■ Record excerpts ■
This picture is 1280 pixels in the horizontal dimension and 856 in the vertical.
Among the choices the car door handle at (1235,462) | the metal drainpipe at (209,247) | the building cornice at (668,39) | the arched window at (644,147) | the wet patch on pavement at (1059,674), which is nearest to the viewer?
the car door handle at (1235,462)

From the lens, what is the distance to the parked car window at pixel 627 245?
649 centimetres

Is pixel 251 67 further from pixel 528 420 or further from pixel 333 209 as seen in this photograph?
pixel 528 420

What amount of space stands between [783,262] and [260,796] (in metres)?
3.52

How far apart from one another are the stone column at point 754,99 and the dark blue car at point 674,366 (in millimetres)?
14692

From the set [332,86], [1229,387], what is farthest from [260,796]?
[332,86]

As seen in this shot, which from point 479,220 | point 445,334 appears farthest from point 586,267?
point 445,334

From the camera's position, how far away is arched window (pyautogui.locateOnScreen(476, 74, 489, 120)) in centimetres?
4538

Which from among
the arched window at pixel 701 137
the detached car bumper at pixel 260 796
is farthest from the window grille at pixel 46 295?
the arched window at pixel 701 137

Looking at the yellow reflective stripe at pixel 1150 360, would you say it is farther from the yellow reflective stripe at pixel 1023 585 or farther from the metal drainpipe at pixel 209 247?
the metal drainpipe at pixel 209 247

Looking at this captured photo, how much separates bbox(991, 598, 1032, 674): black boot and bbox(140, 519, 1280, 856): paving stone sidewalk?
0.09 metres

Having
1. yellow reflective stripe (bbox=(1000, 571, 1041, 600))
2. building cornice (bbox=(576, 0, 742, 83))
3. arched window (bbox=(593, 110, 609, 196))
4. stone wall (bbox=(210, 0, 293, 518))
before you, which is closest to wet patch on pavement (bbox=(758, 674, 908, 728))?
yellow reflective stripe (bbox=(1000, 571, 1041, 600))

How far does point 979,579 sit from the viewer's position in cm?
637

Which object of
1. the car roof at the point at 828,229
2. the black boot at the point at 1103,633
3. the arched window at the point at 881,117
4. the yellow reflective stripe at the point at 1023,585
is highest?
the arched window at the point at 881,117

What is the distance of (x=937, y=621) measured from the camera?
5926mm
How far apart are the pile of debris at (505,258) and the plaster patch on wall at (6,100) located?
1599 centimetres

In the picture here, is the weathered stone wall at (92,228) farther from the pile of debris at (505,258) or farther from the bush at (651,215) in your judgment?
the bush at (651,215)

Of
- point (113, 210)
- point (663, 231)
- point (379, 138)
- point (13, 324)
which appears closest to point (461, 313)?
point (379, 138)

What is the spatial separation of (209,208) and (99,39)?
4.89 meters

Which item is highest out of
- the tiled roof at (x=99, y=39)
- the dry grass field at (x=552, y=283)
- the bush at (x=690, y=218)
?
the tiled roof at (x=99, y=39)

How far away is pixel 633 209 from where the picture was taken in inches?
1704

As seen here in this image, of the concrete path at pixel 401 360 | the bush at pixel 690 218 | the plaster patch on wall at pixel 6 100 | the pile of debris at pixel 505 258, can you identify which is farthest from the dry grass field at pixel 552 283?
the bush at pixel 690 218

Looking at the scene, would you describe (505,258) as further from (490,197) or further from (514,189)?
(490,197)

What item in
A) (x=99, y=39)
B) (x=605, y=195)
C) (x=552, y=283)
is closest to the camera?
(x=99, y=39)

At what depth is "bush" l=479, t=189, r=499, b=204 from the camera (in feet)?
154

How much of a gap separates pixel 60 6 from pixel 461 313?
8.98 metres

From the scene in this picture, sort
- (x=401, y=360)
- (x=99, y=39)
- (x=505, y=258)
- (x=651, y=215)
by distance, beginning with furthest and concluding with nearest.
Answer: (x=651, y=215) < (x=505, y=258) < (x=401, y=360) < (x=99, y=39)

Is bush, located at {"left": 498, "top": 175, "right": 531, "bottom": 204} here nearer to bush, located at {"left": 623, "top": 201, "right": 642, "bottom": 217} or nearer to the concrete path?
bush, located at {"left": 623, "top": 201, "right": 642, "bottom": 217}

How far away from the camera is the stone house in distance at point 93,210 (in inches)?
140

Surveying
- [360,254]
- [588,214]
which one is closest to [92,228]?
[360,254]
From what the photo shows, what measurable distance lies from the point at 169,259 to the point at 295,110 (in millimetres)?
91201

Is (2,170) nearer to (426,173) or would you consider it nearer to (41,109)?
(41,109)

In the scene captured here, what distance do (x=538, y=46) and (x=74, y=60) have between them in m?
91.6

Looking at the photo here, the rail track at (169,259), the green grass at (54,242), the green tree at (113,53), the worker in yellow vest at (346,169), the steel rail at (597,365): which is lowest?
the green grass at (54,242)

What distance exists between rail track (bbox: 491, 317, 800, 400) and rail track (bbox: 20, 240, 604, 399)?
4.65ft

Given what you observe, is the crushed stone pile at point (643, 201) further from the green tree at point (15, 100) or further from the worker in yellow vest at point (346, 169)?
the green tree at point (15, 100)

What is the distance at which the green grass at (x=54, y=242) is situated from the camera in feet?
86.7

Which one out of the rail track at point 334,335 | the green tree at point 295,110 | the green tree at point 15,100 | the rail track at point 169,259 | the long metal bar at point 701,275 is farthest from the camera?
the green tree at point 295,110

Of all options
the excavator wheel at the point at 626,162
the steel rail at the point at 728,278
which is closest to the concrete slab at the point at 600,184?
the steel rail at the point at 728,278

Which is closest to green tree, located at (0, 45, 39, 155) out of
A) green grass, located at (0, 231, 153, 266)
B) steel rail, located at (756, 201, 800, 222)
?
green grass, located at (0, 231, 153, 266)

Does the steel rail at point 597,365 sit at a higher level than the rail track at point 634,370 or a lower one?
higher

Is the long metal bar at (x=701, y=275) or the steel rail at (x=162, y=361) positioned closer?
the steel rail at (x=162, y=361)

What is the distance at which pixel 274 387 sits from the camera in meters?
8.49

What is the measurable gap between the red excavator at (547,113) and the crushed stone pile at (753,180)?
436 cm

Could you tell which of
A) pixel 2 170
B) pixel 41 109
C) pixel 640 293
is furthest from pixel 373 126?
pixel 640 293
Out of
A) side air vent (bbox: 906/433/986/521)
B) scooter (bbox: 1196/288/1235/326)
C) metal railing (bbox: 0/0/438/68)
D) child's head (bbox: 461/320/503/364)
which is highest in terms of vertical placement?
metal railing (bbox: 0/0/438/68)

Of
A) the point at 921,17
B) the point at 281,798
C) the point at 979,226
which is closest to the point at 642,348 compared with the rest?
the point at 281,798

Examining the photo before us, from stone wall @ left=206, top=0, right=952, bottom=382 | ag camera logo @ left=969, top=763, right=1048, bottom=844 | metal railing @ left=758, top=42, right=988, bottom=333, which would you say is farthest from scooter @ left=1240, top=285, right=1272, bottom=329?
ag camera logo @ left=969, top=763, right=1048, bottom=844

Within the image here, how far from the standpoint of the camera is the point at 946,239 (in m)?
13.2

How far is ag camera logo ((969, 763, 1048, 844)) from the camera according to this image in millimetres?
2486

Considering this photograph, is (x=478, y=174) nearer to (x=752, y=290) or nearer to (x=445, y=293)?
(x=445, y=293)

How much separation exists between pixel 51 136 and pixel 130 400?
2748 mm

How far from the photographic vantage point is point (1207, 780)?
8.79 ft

■ Direction ■
Extract the complete listing verbatim.

■ Result ■
This picture is 1280 pixels in the horizontal dimension and 856 in the vertical.
Among the choices the car door handle at (1235,462) | the metal drainpipe at (209,247) | the building cornice at (668,39) | the arched window at (644,147) | the wet patch on pavement at (1059,674), which is nearest to the viewer?
the car door handle at (1235,462)

From the lens, what is the distance to the parked car window at pixel 627 245?
649 centimetres

Is pixel 251 67 further from pixel 528 420 or further from pixel 333 209 as seen in this photograph?
pixel 528 420

What amount of space stands between [783,262] and [260,796] (in metres)?
3.52

How far apart from one another are the stone column at point 754,99 and the dark blue car at point 674,366 (in millimetres)?
14692

From the set [332,86], [1229,387], what is farthest from [260,796]?
[332,86]

As seen in this shot, which from point 479,220 | point 445,334 appears farthest from point 586,267?
point 445,334

From the camera's position, how far away is arched window (pyautogui.locateOnScreen(476, 74, 489, 120)) in centimetres?
4538

Which from among
the arched window at pixel 701 137
the detached car bumper at pixel 260 796
is farthest from the window grille at pixel 46 295?
the arched window at pixel 701 137

Looking at the yellow reflective stripe at pixel 1150 360, would you say it is farther from the yellow reflective stripe at pixel 1023 585 or farther from the metal drainpipe at pixel 209 247?
the metal drainpipe at pixel 209 247

Looking at this captured photo, how much separates bbox(991, 598, 1032, 674): black boot and bbox(140, 519, 1280, 856): paving stone sidewalk?
0.09 metres

Having
1. yellow reflective stripe (bbox=(1000, 571, 1041, 600))
2. building cornice (bbox=(576, 0, 742, 83))
3. arched window (bbox=(593, 110, 609, 196))
4. stone wall (bbox=(210, 0, 293, 518))
before you, which is closest to wet patch on pavement (bbox=(758, 674, 908, 728))?
yellow reflective stripe (bbox=(1000, 571, 1041, 600))

How far does point 979,579 sit from the viewer's position in cm?
637

Which object of
1. the car roof at the point at 828,229
2. the black boot at the point at 1103,633
3. the arched window at the point at 881,117
4. the yellow reflective stripe at the point at 1023,585
is highest?
the arched window at the point at 881,117

What is the distance of (x=937, y=621) measured from the camera?
5926mm
How far apart are the pile of debris at (505,258) and the plaster patch on wall at (6,100) located?
1599 centimetres

In the picture here, is the weathered stone wall at (92,228) farther from the pile of debris at (505,258) or farther from the bush at (651,215) in your judgment?
the bush at (651,215)

Of
- point (113, 210)
- point (663, 231)
- point (379, 138)
- point (13, 324)
which appears closest to point (461, 313)?
point (379, 138)

What is the spatial separation of (209,208) and (99,39)?
4.89 meters

Which item is highest out of
- the tiled roof at (x=99, y=39)
- the dry grass field at (x=552, y=283)
- the bush at (x=690, y=218)
?
the tiled roof at (x=99, y=39)

How far away is pixel 633 209 from where the picture was taken in inches?
1704

As seen here in this image, of the concrete path at pixel 401 360 | the bush at pixel 690 218 | the plaster patch on wall at pixel 6 100 | the pile of debris at pixel 505 258, can you identify which is farthest from the dry grass field at pixel 552 283?
the bush at pixel 690 218

Looking at the scene, would you describe (505,258) as further from (490,197) or further from (514,189)?
(490,197)

What item in
A) (x=99, y=39)
B) (x=605, y=195)
C) (x=552, y=283)
is closest to the camera?
(x=99, y=39)

At what depth is "bush" l=479, t=189, r=499, b=204 from the camera (in feet)?
154

How much of a gap separates pixel 60 6 from pixel 461 313?
8.98 metres

From the scene in this picture, sort
- (x=401, y=360)
- (x=99, y=39)
- (x=505, y=258)
- (x=651, y=215)
by distance, beginning with furthest and concluding with nearest.
Answer: (x=651, y=215) < (x=505, y=258) < (x=401, y=360) < (x=99, y=39)

Is bush, located at {"left": 498, "top": 175, "right": 531, "bottom": 204} here nearer to bush, located at {"left": 623, "top": 201, "right": 642, "bottom": 217} or nearer to the concrete path?
bush, located at {"left": 623, "top": 201, "right": 642, "bottom": 217}

How far away from the camera is the stone house in distance at point 93,210 (in inches)?
140

Surveying
- [360,254]
- [588,214]
which one is closest to [92,228]?
[360,254]
From what the photo shows, what measurable distance lies from the point at 169,259 to the point at 295,110 (in millimetres)?
91201

Is (2,170) nearer to (426,173) or would you consider it nearer to (41,109)?
(41,109)

In the scene captured here, what distance do (x=538, y=46) and (x=74, y=60) have between them in m?
91.6

Looking at the photo here, the rail track at (169,259), the green grass at (54,242), the green tree at (113,53), the worker in yellow vest at (346,169), the steel rail at (597,365): which is lowest?
the green grass at (54,242)

What distance exists between rail track (bbox: 491, 317, 800, 400) and rail track (bbox: 20, 240, 604, 399)?
4.65ft

Given what you observe, is the crushed stone pile at point (643, 201) further from the green tree at point (15, 100) or further from the worker in yellow vest at point (346, 169)?
the green tree at point (15, 100)

What is the distance at which the green grass at (x=54, y=242) is situated from the camera in feet?
86.7

Which one out of the rail track at point 334,335 | the green tree at point 295,110 | the green tree at point 15,100 | the rail track at point 169,259 | the long metal bar at point 701,275 is farthest from the camera?
the green tree at point 295,110

Of all options
the excavator wheel at the point at 626,162
the steel rail at the point at 728,278
which is closest to the concrete slab at the point at 600,184?
the steel rail at the point at 728,278

Which is closest to green tree, located at (0, 45, 39, 155) out of
A) green grass, located at (0, 231, 153, 266)
B) steel rail, located at (756, 201, 800, 222)
?
green grass, located at (0, 231, 153, 266)

Does the steel rail at point 597,365 sit at a higher level than the rail track at point 634,370 or a lower one?
higher

Is the long metal bar at (x=701, y=275) or the steel rail at (x=162, y=361) positioned closer?
the steel rail at (x=162, y=361)

What is the distance at which pixel 274 387 sits from the camera in meters?
8.49

What is the measurable gap between the red excavator at (547,113) and the crushed stone pile at (753,180)?
436 cm

Could you tell which of
A) pixel 2 170
B) pixel 41 109
C) pixel 640 293
is furthest from pixel 373 126?
pixel 640 293
Out of
A) side air vent (bbox: 906/433/986/521)
B) scooter (bbox: 1196/288/1235/326)
C) metal railing (bbox: 0/0/438/68)
D) child's head (bbox: 461/320/503/364)
which is highest in terms of vertical placement?
metal railing (bbox: 0/0/438/68)

Of
A) the point at 921,17
B) the point at 281,798
C) the point at 979,226
which is closest to the point at 642,348 compared with the rest?
the point at 281,798

Examining the photo before us, from stone wall @ left=206, top=0, right=952, bottom=382 | ag camera logo @ left=969, top=763, right=1048, bottom=844 | metal railing @ left=758, top=42, right=988, bottom=333, which would you say is farthest from scooter @ left=1240, top=285, right=1272, bottom=329?
ag camera logo @ left=969, top=763, right=1048, bottom=844

Within the image here, how far from the standpoint of the camera is the point at 946,239 (in m)?
13.2

How far is ag camera logo ((969, 763, 1048, 844)) from the camera according to this image in millimetres?
2486

Considering this photograph, is (x=478, y=174) nearer to (x=752, y=290) or nearer to (x=445, y=293)?
(x=445, y=293)

How much separation exists between pixel 51 136 and pixel 130 400?
2748 mm

How far from the photographic vantage point is point (1207, 780)?
8.79 ft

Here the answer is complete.